Rural and urban lawmakers clash as property tax bill stalls

Senators from rural areas talk, as the legislature debate property taxes. Left to right are Sen. Steve Erdman, Sen. Mike Groene, Sen. Steve Halloran, Sen. John Lowe, and Sen. John Kuehn

With the clock ticking, lawmakers may have run out of time with a property tax proposal favored by rural senators.

State Sen. Mike Groene of North Platte takes issue with those who suggest farmers complain too much about property taxes.

“This greedy, rich, rural Nebraska is dying and urban America is taking our children,” he said.

Senators from central and western Nebraska say it's the biggest issue their constituents face.

“We got a problem folks. We got a property tax problem in the state,” Groene said.

They argue for new caps on local school funding, and more state dollars to make up the difference.

Groene proposed LB 640, which was prioritized by Sen. Curt Friesen of Henderson.

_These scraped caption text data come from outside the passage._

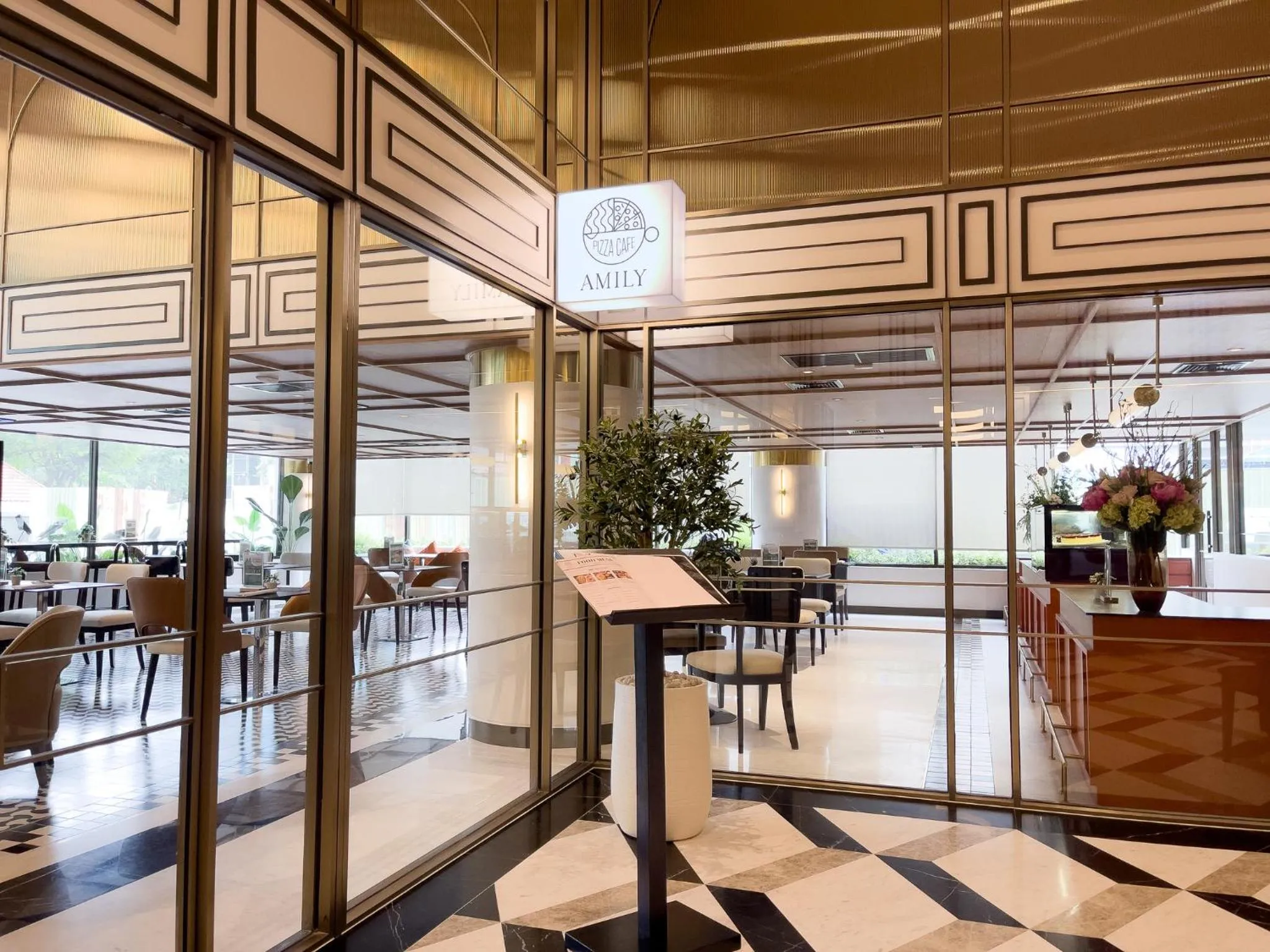 Restaurant/places to eat in A-ONE Bangkok Hotel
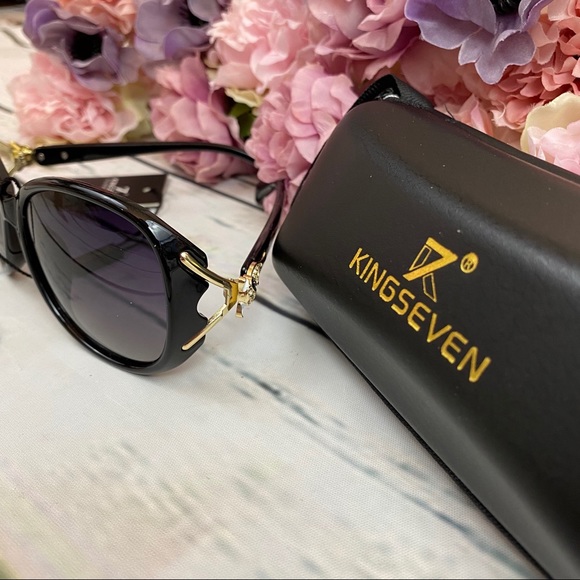 KINGSEVEN Gray Gradient Polarized Butterfly Sunglasses with Gold Crystal Fox - Picture 10 of 16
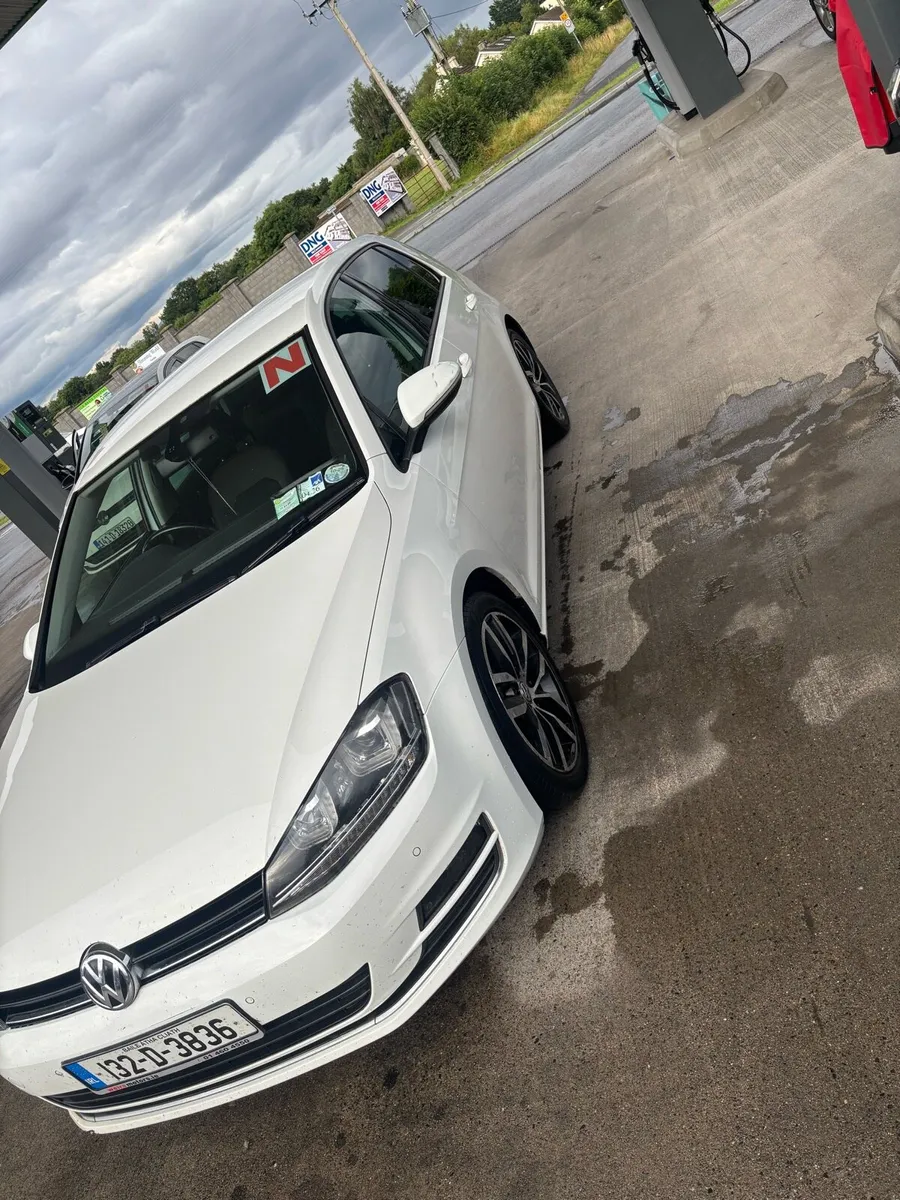 Volkswagen Golf car - Image 2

Groene said it would help the 175 schools who currently get no state money. He said the bill would lessen the burden on local property taxpayers, with the state boosting funding.

He said, “Our problem with property taxes is state aid to education. All property taxes collected stay locally. The big variable is that when valuations go up, the state gives less money to the districts and that's where the problem is”

But urban lawmakers questioned taking money away from tax credits that help property owners.

Sen. Robert Hilkemann of Omaha asked Groene, “With this 640 our property tax relief fund will go away completely?”

Others said it would hamstring districts.

Sen. Roy Baker of Lincoln said, “There's a teacher shortage only going to get worse, so school districts right now have trouble filling positions, in particular in outstate Nebraska.”

Rural senators found themselves talking to a dozen or more empty chairs, as many urban lawmakers skipped debate.

The legislature is in a race against time. With the end of session in sight, debate has been limited.

Amendments to Groene’s LB 640 found support.

He said, “I think we convinced some senators this is necessary.”

This bill’s three-hours of debate ended without a vote.

Supporters say it sends a message that they're closer now than ever.

“We finally had a voice on the floor,” Groene said. “I've been here three years and this is the basically the first time a property tax relief bill was on the floor.”

The tax debate resumes Friday. That's when the governor's proposal will be debated, bringing together income tax and property tax relief.

However, many farm and education groups say that effort falls short.

If the legislature does nothing on property taxes, senators suggest people may use the petition process to make it a ballot issue.